With electric vehicles adding so much battery capacity to an energy network, the potential exists for fleets to sell back power at times of high demand.
Introducing electric vehicles (EVs) into business fleets could bring a host of opportunities that just weren’t open to diesel vehicles – and some of the most exciting could be around using all that new battery capacity for smarter storage and potential revenue generation.
In fact, a recent report into vehicle-to-grid (V2G) charging claims a potential £486m of revenue could be made annually in the UK alone through use of this fledgling technology, with company fleets best placed to benefit.
The idea of incentivizing fleet electrification across the globe with possible revenue generation is compelling. With all emerging technology, however, the devil is in the detail. So, what is V2G and how would it work?
Bidirectional V2G charging allows vehicles to discharge excess electricity stored in their batteries back to the grid at busy times - or when the potential for generating revenue is greatest – then recharge when overall demand is low and/or prices are cheaper.

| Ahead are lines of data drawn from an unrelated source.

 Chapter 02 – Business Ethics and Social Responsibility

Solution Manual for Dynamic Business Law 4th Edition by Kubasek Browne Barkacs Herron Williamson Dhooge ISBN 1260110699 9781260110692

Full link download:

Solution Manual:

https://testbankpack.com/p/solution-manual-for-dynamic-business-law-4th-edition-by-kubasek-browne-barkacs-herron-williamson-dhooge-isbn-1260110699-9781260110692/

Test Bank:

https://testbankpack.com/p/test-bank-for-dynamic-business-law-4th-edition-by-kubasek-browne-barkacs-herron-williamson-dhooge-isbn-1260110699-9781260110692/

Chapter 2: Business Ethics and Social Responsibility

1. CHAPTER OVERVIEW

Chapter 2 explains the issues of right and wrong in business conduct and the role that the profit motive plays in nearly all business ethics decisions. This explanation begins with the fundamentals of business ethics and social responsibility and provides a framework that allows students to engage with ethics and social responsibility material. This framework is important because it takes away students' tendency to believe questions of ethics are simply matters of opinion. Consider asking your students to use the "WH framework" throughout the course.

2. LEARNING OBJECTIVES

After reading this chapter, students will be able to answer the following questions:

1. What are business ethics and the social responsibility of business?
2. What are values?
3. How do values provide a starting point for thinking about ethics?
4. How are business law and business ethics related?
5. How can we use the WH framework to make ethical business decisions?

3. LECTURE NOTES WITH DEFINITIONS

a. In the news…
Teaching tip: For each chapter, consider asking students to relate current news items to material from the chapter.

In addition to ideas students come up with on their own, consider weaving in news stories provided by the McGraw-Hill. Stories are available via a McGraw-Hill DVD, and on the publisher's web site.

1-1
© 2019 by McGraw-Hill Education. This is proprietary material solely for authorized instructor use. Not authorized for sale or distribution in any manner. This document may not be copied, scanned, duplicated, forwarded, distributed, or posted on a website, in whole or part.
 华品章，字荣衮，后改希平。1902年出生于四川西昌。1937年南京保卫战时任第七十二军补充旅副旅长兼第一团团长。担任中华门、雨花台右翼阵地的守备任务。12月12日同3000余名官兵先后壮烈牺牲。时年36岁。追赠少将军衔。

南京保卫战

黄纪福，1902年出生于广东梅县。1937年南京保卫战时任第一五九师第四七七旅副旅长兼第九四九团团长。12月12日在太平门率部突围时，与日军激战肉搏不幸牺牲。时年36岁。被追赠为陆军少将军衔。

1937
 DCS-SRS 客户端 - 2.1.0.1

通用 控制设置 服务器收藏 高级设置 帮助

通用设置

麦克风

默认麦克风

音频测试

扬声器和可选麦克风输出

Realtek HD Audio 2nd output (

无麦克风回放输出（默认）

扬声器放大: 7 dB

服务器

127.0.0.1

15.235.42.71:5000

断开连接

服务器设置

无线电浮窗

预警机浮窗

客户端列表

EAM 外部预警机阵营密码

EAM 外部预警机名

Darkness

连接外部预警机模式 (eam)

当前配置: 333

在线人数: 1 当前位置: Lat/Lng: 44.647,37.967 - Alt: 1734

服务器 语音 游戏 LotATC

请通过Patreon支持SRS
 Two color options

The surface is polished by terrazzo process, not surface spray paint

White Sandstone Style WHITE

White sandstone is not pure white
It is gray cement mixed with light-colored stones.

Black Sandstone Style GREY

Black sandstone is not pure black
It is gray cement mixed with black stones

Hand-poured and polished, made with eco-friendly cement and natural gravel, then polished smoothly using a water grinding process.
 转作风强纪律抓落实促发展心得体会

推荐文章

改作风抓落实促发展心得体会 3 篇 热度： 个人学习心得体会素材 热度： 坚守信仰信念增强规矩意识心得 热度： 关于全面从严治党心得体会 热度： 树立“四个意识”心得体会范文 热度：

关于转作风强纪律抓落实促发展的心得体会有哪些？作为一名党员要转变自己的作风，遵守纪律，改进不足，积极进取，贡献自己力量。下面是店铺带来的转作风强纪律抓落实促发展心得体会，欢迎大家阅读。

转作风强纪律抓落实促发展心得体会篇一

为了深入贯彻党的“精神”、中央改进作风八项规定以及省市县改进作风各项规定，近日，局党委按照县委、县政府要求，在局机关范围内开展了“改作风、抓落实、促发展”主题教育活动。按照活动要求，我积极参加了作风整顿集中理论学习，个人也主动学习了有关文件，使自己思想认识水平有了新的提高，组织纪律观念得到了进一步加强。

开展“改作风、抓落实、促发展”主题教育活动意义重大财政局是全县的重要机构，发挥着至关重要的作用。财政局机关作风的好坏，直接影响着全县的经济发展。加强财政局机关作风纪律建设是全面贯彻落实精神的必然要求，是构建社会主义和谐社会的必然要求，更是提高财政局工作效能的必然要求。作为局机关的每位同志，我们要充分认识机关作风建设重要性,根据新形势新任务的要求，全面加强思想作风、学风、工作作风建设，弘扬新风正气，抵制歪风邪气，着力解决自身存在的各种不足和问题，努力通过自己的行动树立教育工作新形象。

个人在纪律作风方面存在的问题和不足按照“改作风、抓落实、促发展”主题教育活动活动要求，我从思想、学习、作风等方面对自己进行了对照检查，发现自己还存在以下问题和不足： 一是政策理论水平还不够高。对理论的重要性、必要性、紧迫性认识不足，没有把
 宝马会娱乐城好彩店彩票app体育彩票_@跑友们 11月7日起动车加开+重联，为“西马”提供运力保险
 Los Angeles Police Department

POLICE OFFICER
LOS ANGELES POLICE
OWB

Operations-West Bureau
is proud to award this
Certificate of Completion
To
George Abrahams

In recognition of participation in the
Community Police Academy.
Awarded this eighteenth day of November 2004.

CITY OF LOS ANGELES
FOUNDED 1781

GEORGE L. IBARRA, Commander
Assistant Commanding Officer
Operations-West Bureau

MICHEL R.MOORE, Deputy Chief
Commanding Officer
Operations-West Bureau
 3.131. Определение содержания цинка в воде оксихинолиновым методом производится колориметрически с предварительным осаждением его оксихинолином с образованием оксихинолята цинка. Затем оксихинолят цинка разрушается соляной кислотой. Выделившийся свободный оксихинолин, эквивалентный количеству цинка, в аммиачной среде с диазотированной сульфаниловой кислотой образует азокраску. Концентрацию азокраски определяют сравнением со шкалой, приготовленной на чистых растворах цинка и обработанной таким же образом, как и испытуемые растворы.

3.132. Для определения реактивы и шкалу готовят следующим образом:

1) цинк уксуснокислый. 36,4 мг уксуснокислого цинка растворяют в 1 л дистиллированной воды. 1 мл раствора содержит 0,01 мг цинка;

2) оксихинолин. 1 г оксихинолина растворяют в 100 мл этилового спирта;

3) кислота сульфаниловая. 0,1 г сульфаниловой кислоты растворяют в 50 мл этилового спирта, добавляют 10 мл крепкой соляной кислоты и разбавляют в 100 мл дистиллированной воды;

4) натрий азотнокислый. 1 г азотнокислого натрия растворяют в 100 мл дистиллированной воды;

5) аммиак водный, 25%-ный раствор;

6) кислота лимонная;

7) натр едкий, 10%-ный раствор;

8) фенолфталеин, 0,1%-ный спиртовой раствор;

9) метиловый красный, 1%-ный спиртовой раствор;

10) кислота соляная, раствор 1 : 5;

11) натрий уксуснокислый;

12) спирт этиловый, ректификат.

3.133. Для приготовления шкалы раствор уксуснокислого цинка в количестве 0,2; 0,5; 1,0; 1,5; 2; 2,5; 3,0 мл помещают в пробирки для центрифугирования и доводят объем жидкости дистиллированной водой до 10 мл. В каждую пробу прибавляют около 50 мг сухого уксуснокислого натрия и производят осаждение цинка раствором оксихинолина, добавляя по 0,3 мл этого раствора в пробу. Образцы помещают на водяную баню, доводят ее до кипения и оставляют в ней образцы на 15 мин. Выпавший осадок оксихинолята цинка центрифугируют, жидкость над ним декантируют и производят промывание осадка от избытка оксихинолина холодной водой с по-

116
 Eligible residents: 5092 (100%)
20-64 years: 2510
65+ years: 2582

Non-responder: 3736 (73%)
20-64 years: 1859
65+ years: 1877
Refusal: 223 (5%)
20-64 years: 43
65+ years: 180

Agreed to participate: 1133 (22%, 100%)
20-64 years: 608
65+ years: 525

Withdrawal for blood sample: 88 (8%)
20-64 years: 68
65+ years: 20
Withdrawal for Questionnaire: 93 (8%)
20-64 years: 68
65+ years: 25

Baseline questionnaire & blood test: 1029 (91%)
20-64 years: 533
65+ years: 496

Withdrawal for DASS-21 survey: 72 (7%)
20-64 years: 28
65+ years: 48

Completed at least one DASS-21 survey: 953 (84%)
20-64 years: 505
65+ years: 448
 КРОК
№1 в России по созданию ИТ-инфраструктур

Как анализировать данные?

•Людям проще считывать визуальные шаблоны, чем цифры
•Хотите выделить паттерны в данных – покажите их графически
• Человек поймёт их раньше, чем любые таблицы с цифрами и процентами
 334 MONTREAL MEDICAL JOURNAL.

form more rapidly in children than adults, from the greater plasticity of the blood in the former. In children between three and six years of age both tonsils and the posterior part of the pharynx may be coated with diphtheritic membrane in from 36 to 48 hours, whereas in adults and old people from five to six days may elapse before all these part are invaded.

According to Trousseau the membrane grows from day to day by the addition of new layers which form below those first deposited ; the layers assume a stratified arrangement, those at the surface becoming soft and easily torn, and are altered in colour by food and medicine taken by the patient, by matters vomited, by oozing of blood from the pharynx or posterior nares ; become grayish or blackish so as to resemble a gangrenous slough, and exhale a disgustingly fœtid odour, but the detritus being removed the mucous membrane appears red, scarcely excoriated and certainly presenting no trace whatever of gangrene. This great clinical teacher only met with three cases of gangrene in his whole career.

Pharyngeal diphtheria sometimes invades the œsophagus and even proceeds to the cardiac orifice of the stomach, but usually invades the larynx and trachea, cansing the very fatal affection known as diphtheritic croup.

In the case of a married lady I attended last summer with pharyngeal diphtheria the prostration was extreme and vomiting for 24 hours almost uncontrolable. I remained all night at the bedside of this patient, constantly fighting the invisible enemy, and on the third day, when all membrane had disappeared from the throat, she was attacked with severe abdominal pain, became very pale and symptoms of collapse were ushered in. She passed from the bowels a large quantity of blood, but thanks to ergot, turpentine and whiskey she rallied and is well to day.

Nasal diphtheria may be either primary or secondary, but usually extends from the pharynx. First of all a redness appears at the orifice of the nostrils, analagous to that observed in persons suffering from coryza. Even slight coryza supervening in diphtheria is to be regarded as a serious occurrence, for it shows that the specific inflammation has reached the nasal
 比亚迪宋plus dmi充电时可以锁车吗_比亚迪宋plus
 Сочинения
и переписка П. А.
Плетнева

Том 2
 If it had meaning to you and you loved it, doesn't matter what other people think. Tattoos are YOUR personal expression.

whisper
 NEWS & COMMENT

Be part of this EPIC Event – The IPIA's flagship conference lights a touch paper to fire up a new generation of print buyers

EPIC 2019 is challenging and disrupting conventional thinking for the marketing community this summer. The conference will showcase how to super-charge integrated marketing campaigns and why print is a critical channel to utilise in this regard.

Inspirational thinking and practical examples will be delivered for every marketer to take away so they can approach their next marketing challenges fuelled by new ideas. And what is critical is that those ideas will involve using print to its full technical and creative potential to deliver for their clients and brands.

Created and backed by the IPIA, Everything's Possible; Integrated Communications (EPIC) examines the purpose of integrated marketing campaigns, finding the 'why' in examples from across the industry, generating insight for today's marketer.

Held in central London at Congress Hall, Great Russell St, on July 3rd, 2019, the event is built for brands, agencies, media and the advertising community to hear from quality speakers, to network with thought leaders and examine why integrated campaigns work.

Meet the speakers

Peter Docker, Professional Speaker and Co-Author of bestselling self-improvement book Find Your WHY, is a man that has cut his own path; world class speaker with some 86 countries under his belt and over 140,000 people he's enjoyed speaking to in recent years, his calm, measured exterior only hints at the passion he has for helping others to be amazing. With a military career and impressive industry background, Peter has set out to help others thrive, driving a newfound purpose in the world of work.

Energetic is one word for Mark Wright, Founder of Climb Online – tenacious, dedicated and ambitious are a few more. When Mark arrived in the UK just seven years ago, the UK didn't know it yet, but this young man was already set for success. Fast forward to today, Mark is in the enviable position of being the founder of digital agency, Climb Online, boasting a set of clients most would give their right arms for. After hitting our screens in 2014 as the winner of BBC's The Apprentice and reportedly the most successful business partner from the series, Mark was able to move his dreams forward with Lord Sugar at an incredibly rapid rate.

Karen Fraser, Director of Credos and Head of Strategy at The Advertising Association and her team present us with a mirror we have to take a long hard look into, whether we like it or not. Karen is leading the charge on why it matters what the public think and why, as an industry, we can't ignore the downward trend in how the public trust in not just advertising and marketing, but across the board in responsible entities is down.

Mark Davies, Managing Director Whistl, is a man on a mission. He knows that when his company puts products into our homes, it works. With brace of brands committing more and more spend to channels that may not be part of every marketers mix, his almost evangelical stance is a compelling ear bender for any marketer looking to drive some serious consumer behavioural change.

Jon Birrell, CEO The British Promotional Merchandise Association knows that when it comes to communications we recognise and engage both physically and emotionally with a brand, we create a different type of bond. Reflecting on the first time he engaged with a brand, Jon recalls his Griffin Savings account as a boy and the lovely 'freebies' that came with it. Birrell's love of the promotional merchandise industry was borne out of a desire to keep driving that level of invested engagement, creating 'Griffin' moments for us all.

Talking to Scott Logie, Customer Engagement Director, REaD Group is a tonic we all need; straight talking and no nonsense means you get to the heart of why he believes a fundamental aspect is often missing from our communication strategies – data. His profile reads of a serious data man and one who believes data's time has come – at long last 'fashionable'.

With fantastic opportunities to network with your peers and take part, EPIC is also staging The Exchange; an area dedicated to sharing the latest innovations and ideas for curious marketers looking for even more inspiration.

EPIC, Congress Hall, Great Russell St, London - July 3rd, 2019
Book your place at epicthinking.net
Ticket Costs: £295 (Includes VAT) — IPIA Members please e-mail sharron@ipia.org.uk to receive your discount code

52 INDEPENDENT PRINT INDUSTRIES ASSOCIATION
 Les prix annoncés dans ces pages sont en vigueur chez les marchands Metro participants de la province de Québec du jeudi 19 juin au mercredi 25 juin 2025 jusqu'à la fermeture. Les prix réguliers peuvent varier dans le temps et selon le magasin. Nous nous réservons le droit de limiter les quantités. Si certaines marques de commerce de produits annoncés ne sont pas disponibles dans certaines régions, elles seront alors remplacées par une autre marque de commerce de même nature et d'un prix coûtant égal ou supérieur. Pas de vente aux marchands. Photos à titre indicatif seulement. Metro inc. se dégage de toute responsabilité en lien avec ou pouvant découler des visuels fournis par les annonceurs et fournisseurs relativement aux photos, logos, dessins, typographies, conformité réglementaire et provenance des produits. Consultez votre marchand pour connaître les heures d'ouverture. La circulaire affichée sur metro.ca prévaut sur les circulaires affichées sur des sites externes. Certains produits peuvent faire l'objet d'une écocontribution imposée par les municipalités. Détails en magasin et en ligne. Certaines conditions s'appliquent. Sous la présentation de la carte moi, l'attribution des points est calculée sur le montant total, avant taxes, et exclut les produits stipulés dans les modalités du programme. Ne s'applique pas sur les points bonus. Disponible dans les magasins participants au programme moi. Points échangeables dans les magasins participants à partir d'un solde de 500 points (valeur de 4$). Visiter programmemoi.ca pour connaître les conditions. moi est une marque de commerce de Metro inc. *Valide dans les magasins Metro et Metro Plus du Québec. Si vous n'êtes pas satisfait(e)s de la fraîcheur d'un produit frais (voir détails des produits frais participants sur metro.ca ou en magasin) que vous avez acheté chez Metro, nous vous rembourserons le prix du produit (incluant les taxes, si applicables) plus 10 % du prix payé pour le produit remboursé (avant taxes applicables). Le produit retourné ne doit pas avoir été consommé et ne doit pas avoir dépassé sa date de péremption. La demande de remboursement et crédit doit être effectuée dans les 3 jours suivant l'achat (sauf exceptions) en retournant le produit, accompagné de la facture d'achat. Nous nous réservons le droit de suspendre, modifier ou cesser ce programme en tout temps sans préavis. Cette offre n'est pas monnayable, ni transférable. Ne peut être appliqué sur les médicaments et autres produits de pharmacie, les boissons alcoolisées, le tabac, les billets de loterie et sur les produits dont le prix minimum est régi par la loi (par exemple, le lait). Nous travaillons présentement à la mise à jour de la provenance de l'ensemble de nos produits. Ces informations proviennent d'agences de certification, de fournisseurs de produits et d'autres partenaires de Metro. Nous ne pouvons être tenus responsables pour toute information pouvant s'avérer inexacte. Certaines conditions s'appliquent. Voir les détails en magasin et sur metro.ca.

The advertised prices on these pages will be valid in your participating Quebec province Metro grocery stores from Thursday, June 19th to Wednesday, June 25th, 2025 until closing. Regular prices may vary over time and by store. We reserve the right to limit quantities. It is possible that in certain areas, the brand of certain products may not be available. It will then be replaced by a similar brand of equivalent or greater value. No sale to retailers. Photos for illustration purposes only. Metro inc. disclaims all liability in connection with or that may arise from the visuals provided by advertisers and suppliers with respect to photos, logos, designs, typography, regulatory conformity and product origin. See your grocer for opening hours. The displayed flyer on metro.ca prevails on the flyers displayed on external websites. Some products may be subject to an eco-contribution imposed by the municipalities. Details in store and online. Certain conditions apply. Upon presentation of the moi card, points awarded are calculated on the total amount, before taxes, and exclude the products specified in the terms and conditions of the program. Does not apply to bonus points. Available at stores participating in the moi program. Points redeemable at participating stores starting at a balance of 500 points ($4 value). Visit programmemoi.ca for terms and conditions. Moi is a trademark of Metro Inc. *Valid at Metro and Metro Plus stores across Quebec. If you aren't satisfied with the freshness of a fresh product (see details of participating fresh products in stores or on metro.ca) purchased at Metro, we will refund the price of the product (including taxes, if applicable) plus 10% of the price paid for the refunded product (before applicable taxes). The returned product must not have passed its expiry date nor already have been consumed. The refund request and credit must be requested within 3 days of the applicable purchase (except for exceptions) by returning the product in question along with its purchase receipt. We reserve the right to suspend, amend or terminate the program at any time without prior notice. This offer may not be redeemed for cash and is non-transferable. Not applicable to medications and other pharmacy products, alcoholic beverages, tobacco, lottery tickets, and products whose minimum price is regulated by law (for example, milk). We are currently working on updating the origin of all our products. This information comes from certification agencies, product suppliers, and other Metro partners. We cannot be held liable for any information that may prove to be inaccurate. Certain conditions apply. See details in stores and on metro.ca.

Bidirectional charging has a potential two-fold benefit of reducing running costs and making smarter use of energy for a lower carbon impact. Experts say that a lack of data on costs and opportunities has, until now, held back the ability of organizations to build effective business cases.
Who could benefit?
Fleet and business applications are thought to offer some of the best opportunities for V2G cost saving, with pool cars amongst the most applicable to V2G as they often have long dwell periods and are usually connected to chargers overnight and during the day.
Chargers could be managed as stand-alone units, in local clusters or as an aggregated network to allow a group operation to act as a virtual power plant and trade in energy markets that aren’t geographically sensitive.
Parcel delivery, bus and airport fleets also have good applicability for V2G, and it’s hoped the technology could even support intelligent battery management by ensuring batteries remain within ‘optimum’ parameters to aid longevity.
Not-for-profit, low-carbon technology consultancy Cenex recently conducted one of the first major pieces of research on the potential of V2G. It says an average V2G charge point could generate £186 more value than an equivalent unmanaged charger. However, revenues could be much higher if an EV is plugged in for longer. When connected for 75% of the time, a V2G charger could potentially generate £436 per annum.
Issues around electrifying a fleet to improve its cost efficiency are increasingly compelling. At HERE Technologies, we’re keen to help fleet operators find multiple ways to maximize asset utilization and lower costs with our broad portfolio of services built to support key fleet operations, these could well be complemented by V2G charging.
Assuming a million EVs in the UK apply V2G technology, Cenex predicts an annual revenue of £436m. However, it also warns at least half of this revenue is at ‘significant risk’ if prices for smart selling back to the grid start to fall.